While we emphasize that we are proposing an ecological model of scaling from a system’s view and attempt to unpack the sufficing standards and structures that may enable different innovations to spread, we are also cognizant that ours is a theoretical model. We acknowledge that scaling innovations are a complex agenda that needs to consider different issues, such as educational policy and implementation, accountability, cultural context, and government-school relationships. Scaling and sustaining innovations are more than just compliant implementation of structures and policies. Structural changes alone are insufficient (Ng 2008a). Thus, it is valuable that the proposed ecological model recognizes both qualitative and quantitative dimensions, top-down and bottom-up efforts. More than just aligning school resources and systemic structures to enable scaling, it is important to empower school leaders to chart direction for teachers. School leaders need to encourage dialog and participation among teachers to generate buy-in and develop teachers’ reflective capacity to delve deeper where sustaining innovations change mindsets and their approach to education (Ng 2008a). However, these issues are beyond the scope of this proposition paper.

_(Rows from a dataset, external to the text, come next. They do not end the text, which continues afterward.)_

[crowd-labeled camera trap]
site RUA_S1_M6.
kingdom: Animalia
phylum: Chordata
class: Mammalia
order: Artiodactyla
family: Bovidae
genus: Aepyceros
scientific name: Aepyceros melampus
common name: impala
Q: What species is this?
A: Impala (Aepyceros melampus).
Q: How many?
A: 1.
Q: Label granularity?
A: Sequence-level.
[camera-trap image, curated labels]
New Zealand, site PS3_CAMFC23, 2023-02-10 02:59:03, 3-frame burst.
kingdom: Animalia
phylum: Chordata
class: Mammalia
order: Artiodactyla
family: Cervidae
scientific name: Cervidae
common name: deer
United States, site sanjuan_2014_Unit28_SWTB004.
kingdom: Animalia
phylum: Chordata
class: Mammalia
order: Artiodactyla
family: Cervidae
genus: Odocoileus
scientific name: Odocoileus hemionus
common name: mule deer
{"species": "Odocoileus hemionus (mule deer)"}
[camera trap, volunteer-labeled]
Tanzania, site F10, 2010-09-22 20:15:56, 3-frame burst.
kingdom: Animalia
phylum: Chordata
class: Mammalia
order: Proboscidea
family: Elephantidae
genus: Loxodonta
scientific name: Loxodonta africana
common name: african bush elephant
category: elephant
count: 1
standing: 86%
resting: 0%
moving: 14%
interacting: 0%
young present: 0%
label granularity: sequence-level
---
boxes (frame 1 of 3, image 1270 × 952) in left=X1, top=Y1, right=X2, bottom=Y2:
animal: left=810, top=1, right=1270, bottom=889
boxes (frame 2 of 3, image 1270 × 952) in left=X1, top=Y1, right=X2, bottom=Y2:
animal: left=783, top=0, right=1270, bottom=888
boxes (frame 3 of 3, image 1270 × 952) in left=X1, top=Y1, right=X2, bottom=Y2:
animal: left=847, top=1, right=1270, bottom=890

Moving forward, NIE is probably the best place to work among in-service teachers in bringing basic research ideas to the classroom. These could include new areas of learning theories informed by the learning sciences, neural sciences, and others. Taking basic research to the classroom is anything less than straightforward. It involves both researchers and teachers painstakingly implementing these ideas with evidence to support their work trajectories, trail blazing in “messy” classroom situations, till the innovation succeeds.

Qualitative dimensions such as school-based professional learning communities (PLCs) and cluster-based communities of practices (CoPs) can be leveraged to monitor and mentor teachers on their teacher- and school- led pathways. NIE researchers and their innovation/intervention projects should also be integrated into teachers’ existing PLCs and CoPs. Through these partnerships, more concerted efforts can be made to advance 21\({st}\) century pedagogies and literacies throughout the system.

MOE should be careful not to overly expect system roll-outs to be particularly high in fidelity and to be concerned if perception survey results show that these schemes and initiatives are working well. The tacit nature of educational settings requires time for interventions to take root, and for teachers to experiment and to change pedagogies. We need to acknowledge that teachers believe in what they do, and for very good reasons, and hence change and reform take time. The system should also know the “good work” that is happening at each local level before assuming that change is always for the better. Hence, the need for local and system’s level data is imperative, going forward. Unpacking the sufficing standards at each local instantiation and supporting the spread of educational innovations would be a productive means to enable the system to optimize.

With the above instantiations, and with sufficient time, a natural, healthy ecology, and culture of innovations across schools in Singapore will develop in a gradual, evolving manner. MOE, NIE, and schools will undertake research and development efforts to further understand and implement the scaling process with a view to leveling up the base of 21\({st}\) century learning and literacies, for all stakeholders, across the Singapore education system.